On the other hand, the evidence is undisputed that Powell was both owner and operator of the truck. He testified that he procured this hauling job from one Russo, from whom alone he received his instructions and his pay. Powell said further that he had no dealing whatever with General Crushed Stone Company.

Also in evidence was a written contract between General Crushed Stone Company and yet another contractor, Veterans Quarry & Supply Company, under which the latter contracted to supply and deliver some of the stone which the former had agreed to furnish to Foley Brothers. There is also undisputed testimony that it was Veterans Quarry & Supply Company which contracted with Russo, a trucker, that the latter should haul stone from its quarry to the Foley job. And Russo brought Powell into the picture as above indicated.

The Supreme Court of Pennsylvania has long since ruled that the mere fact that a defendant is a general contractor for a project, in some phase of which negligent execution causes an injury, does not make its liability a jury question if the evidence shows affirmatively and without dispute that another independent contractor was performing the particular work which caused the injury. Walters v. American Bridge Co., 1912, 234 Pa. 7, 82 A. 1103. The same result is reached if the relationship is approached through the particular individual who is negligent. When it is alleged that under the doctrine of respondeat superior one person is responsible for the tort of another, there must be some conflict in the evidence concerning the right of the alleged master to control the manner in which work is to be performed by the alleged servant before it is proper to send the question of the alleged master's liability to a jury. Johnson v. Angretti, 1950, 364 Pa. 602, 73 A.2d 666.

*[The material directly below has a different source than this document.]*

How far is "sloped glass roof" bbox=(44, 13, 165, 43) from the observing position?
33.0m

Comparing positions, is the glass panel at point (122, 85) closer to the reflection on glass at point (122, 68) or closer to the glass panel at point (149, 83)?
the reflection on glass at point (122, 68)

Here there is undisputed documentary evidence that General Crushed Stone Company sub-contracted the supplying of stone to another independent contractor who, in turn, contracted with an independent trucker for the hauling. It is only with the second and third contractors that Powell is shown to have had any contact whatever. Against all this it is urged only that Powell received and used a delivery slip exhibiting the name General Crushed Stone Company. But any small probative value this slip might otherwise have had against the named company was destroyed by the revelation on its face that the stone was "Hauled by (owner) Russo".

In these circumstances the district court was correct in its conclusion that the evidence could not support the jury verdict against General Crushed Stone Company. There was no error in the entering of judgment n. o. v. for that defendant.

Both the judgment imposing liability upon Robert Powell and the judgment relieving General Crushed Stone Company of liability will be affirmed.